At the age of five, Delphine Fawundu moved into Tivoli Towers in the Crown Heights section of Brooklyn.

“I lived on the 15th floor so I could see all of Manhattan from the balcony and would just spend a lot of time on the balcony looking out,” recalled Fawundu.

Those childhood memories remain close to home. Now 38-years-old, Fawundu, a special needs public school teacher moved back to Tivoli where she lives with her husband and three sons, just a few floors down from her mother.

Constructed in 1974, the high-rise is part of the Mitchell Lama government-sponsored affordable housing program and is home to many other multi-generational families.

“The financial stability of living here is very good. The community that I’ve grown to love is great to come back too,” said Tivoli Towers resident Nimrod Anthony Clouden.
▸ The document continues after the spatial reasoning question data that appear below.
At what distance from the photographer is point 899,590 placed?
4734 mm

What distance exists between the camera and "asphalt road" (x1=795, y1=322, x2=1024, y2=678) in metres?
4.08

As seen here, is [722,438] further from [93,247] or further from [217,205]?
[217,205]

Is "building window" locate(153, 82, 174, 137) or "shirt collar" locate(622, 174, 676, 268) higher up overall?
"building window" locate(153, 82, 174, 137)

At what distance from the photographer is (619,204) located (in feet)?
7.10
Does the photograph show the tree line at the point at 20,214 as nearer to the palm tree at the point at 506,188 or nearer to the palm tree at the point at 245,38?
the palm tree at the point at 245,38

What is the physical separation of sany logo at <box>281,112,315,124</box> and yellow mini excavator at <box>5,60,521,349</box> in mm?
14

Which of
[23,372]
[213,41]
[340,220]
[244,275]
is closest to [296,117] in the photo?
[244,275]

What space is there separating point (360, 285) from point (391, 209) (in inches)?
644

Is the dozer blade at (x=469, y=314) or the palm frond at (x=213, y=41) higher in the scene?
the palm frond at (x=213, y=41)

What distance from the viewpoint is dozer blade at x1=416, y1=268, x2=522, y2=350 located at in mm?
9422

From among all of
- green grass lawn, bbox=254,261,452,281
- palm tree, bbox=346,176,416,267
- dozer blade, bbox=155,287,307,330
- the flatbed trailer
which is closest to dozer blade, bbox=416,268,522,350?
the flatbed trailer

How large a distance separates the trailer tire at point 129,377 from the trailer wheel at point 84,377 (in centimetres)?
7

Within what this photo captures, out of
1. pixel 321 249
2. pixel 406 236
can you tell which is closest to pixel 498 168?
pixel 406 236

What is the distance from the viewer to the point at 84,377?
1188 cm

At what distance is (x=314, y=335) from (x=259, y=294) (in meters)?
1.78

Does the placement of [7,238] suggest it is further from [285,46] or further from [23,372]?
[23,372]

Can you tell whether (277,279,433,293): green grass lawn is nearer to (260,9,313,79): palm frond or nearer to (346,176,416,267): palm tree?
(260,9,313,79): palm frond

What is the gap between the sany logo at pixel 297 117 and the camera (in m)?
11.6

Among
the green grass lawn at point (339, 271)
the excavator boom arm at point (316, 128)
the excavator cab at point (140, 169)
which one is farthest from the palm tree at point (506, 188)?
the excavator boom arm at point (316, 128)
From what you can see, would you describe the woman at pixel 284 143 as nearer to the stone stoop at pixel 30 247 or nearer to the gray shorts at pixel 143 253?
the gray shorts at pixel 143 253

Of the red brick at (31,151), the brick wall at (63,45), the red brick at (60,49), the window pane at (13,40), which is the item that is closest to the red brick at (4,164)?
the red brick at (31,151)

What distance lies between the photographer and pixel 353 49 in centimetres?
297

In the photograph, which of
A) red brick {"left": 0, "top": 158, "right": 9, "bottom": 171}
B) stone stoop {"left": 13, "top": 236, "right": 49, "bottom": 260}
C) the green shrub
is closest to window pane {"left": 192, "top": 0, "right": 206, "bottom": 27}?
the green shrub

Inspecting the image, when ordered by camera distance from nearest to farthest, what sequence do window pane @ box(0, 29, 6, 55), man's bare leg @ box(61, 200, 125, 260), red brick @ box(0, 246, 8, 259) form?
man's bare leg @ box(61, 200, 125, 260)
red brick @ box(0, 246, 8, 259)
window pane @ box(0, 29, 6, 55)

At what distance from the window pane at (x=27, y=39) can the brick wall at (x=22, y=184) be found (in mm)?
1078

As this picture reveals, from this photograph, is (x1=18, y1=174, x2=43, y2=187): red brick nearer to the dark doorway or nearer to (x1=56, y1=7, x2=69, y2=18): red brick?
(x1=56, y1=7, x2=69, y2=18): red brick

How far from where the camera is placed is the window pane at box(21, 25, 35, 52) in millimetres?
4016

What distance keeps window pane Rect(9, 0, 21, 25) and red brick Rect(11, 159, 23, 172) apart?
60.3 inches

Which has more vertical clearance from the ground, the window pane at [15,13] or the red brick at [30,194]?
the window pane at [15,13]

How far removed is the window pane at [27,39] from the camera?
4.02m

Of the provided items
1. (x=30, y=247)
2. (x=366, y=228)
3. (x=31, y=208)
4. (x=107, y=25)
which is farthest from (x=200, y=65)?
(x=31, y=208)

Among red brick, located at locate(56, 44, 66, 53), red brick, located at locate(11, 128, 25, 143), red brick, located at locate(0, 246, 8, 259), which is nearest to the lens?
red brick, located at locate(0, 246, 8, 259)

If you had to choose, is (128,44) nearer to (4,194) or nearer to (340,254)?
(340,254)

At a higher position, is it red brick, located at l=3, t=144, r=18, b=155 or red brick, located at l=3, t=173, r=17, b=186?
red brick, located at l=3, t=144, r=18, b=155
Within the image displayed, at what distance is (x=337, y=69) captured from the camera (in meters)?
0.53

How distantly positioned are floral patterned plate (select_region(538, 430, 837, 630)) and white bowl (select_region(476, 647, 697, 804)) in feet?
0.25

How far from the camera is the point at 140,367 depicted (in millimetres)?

Back in 2006, many longtime residents were on the brink of displacement when the landlord tried to remove Tivoli from the Mitchell Lama program. Tenants fought back and won an important victory for affordable housing.

Fawundu was part of the struggle and now wants to go beyond the brick and mortar. She has since teamed up with Clouden and another resident to document the people inside the complex.

“Whenever you hear those stories about gentrification or buildings whatever, you always hear about those people, yeah those people, too bad those poor people but who are those people? They have a voice,” Fawundu said.

The photography and film project called “Tivoli Towers: Place We Call Home” will be on view at the Brooklyn Historical Society starting February 11th. Fawundu hopes the project will encourage the landlord to keep Tivoli Towers in the Mitchell Lama program past its 2024 expiration date.